Le pire est sans doute là : dans cet "esprit comptable qui l'emporte partout". Sous Sarkozy, l'Etat est placé sous la férule des nains de Bercy, des cabinets d'audit et des soit-disants experts, de tous ceux qui ne voient derrière le service public qu'un coût à réduire, qu'une charge à effacer. Comme le dit Mme Schmidt, tout cela doit être mis en rapport avec les discours officiels sur le primat de l'éducation, sur la "modernisation" des lycées ou sur le droit au logement. Quand le mensonge et la duperie deviennent des moyens de gouvernement....
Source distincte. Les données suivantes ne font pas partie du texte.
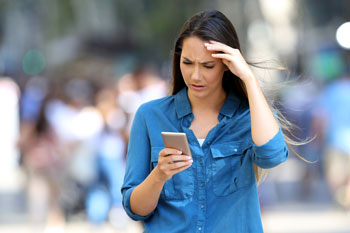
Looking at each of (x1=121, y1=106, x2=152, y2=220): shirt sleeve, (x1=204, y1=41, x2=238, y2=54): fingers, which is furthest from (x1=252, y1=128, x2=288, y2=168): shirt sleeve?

Comment s'en sortir? Quelles sont aujourd'hui les forces à l'oeuvre qui permettront de mettre à bas la construction sarkozyenne ? Comme le signale Mme Schmidt, les contre-pouvoirs ne sont pas là où on pouvait les attendre :
Aujourd'hui, l'activisme présidentiel jette d'abord une lumière crue sur l'absence de contre-pouvoirs parlementaires. Procédure d'urgence incessante, ordre du jour bouleversé, inflation des projets de loi accablent les parlementaires réduits à l'état de chambre d'enregistrement. Mais, au-delà, ce qui frappe, c'est que la volonté de contrôle par l'exécutif et l'arbitraire qui préside à ses décisions existent partout. dans la conception sarkozyste, c'est l'existence même de contre-pouvoirs qu'il faut combattre férocement : dans les médias, les collectivités locales, en supprimant la justice de proximité (...) Face à cette offensive, l'opposition politique classique, et singulièrement le parti socialiste, apparaît largement désarçonnée. Celle-ci semble à la fois dépassée par le rythme présidentiel et par sa méthode de triangulation. Le Grenelle de l'environnement, le grand emprunt, l'affichage d'un volontarisme public au moment de la crise sont autant d'exemples. Mais c'est aussi tout simplement dans le vocabulaire et les concepts que Nicolas Sarkozy chasse ouvertement sur les terres de la gauche. (...) L'une des principales forces du sarkozysme, au-delà de ses contradictions, est bien d'avoir su jouer avec les lacunes et les limites de l'opposition de gauche classique qui préexistaient à l'élection de 2007 sans que la droite classique s'en soit emparée. Il a révélé de manière inédite la fragilité des jeux de rôle politiques entre majorité et opposition, le décalage entre le discours politique et les comportements humains.
Excellent constat et plein d'actualité : la gauche peine à sortir du piège que lui a tendu Sarkozy parce qu'elle n'offre qu'une alternative gestionaire au conservatisme. Elle partage trop de valeurs commune avec la droite libérale : acceptation de la mondialisation, fédéralisme européen, alignement sur les Etats Unis et l'Otan, technocratisme... Si elle devait l'emporter en 2012 en surfant sur l'antisarkozysme, ce serait une victoire sans lendemains.
Mieux vaudrait, nous dit Mme Schmidt, une cohabition nouvelle manière, qui ferait disparaitre le sarkozysme "par le bas" et ouvrirait la voie à un régime d'inspiration parlementaire. Nous ne la suivrons pas dans cette conclusion. Nous avons en effet la faiblesse de penser que le mal ne vient pas du caractère plus ou moins démocratique du pouvoir, mais de son incapacité à représenter pleinement les Français et à proposer un projet d'ensemble au pays. Qu'on le veuille ou non, on en revient à la question du lien de confiance entre le peuple et le chef de l'Etat. Cette question, qui hante nos débats politiques depuis plus d'un siècle et demi, il nous faudra un jour l'aborder de face.
Signalons également, dans ce même numéro d'Esprit, les deux très bons papiers que Marc-olivier Padis et Olivier Mongin consacrent au retour de l'Etat dans les territoires [2]. Tentative dérisoire, sans lendemains mais qui interdit toute nouvelle avancée de la décentralisation. Nous y reviendrons prochainement en analysant les projets de réforme des collectivités locales.